● DIRECTIONS FOR THIS TASK: Retype, word for word, each line between the lines holding "Drops Cotten Light UNI farve 05 lys rosa" and "vue panoramique costa rica - Monteverde", inclusive, and leave the rest of the data alone.

● STUDY MATERIAL:

========================================================================

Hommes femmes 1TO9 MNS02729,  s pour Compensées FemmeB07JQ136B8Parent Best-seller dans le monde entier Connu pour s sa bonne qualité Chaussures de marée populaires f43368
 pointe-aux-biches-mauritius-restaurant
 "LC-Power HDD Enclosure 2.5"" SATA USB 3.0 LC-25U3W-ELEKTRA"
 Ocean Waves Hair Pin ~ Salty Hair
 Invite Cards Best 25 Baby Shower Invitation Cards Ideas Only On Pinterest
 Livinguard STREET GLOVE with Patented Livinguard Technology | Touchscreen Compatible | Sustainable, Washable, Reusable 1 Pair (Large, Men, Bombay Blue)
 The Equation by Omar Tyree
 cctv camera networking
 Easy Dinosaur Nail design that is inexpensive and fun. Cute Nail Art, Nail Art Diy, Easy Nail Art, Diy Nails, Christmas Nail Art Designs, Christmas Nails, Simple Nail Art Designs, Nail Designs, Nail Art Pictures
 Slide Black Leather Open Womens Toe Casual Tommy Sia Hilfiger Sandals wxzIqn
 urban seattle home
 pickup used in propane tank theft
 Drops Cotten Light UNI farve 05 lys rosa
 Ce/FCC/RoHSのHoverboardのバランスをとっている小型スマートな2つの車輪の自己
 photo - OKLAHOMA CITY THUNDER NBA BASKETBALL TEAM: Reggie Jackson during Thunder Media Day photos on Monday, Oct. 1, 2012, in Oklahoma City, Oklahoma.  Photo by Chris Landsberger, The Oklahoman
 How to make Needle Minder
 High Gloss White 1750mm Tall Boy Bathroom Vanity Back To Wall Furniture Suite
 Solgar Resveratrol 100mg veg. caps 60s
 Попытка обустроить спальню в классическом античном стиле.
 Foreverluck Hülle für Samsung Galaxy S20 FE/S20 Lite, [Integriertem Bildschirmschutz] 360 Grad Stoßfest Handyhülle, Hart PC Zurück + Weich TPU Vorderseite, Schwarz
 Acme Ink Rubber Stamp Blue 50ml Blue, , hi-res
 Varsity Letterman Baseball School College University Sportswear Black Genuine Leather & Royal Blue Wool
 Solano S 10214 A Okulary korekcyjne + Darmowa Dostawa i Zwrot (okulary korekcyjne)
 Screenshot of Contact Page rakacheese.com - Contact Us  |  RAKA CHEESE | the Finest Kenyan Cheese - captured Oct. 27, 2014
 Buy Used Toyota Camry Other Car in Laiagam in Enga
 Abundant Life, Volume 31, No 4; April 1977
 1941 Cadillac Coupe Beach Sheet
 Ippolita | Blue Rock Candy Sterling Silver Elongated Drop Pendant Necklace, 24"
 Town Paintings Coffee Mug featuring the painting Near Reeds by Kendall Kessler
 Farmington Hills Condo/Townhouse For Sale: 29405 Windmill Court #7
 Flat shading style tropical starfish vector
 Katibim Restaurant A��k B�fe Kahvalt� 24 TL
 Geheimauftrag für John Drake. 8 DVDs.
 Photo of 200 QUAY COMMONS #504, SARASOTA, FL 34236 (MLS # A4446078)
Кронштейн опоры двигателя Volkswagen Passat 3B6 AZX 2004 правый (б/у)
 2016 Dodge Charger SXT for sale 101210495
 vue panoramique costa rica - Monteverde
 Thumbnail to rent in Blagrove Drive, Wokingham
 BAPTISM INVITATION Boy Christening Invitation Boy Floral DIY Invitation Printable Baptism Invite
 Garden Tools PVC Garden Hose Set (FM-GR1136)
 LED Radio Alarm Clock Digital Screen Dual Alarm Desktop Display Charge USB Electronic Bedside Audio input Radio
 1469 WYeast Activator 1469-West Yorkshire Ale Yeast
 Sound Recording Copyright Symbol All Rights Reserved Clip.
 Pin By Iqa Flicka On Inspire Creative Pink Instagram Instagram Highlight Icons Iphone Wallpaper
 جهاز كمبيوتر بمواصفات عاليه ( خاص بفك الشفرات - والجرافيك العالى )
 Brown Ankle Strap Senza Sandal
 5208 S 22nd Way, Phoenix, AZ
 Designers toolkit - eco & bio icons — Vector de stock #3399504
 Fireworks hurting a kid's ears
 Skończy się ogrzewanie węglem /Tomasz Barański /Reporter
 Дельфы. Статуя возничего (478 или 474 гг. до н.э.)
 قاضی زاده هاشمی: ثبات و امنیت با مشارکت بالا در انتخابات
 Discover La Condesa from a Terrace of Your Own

========================================================================

● RESPONSE TO THE TASK:
 Drops Cotten Light UNI farve 05 lys rosa
 Ce/FCC/RoHSのHoverboardのバランスをとっている小型スマートな2つの車輪の自己
 photo - OKLAHOMA CITY THUNDER NBA BASKETBALL TEAM: Reggie Jackson during Thunder Media Day photos on Monday, Oct. 1, 2012, in Oklahoma City, Oklahoma.  Photo by Chris Landsberger, The Oklahoman
 How to make Needle Minder
 High Gloss White 1750mm Tall Boy Bathroom Vanity Back To Wall Furniture Suite
 Solgar Resveratrol 100mg veg. caps 60s
 Попытка обустроить спальню в классическом античном стиле.
 Foreverluck Hülle für Samsung Galaxy S20 FE/S20 Lite, [Integriertem Bildschirmschutz] 360 Grad Stoßfest Handyhülle, Hart PC Zurück + Weich TPU Vorderseite, Schwarz
 Acme Ink Rubber Stamp Blue 50ml Blue, , hi-res
 Varsity Letterman Baseball School College University Sportswear Black Genuine Leather & Royal Blue Wool
 Solano S 10214 A Okulary korekcyjne + Darmowa Dostawa i Zwrot (okulary korekcyjne)
 Screenshot of Contact Page rakacheese.com - Contact Us  |  RAKA CHEESE | the Finest Kenyan Cheese - captured Oct. 27, 2014
 Buy Used Toyota Camry Other Car in Laiagam in Enga
 Abundant Life, Volume 31, No 4; April 1977
 1941 Cadillac Coupe Beach Sheet
 Ippolita | Blue Rock Candy Sterling Silver Elongated Drop Pendant Necklace, 24"
 Town Paintings Coffee Mug featuring the painting Near Reeds by Kendall Kessler
 Farmington Hills Condo/Townhouse For Sale: 29405 Windmill Court #7
 Flat shading style tropical starfish vector
 Katibim Restaurant A��k B�fe Kahvalt� 24 TL
 Geheimauftrag für John Drake. 8 DVDs.
 Photo of 200 QUAY COMMONS #504, SARASOTA, FL 34236 (MLS # A4446078)
Кронштейн опоры двигателя Volkswagen Passat 3B6 AZX 2004 правый (б/у)
 2016 Dodge Charger SXT for sale 101210495
 vue panoramique costa rica - Monteverde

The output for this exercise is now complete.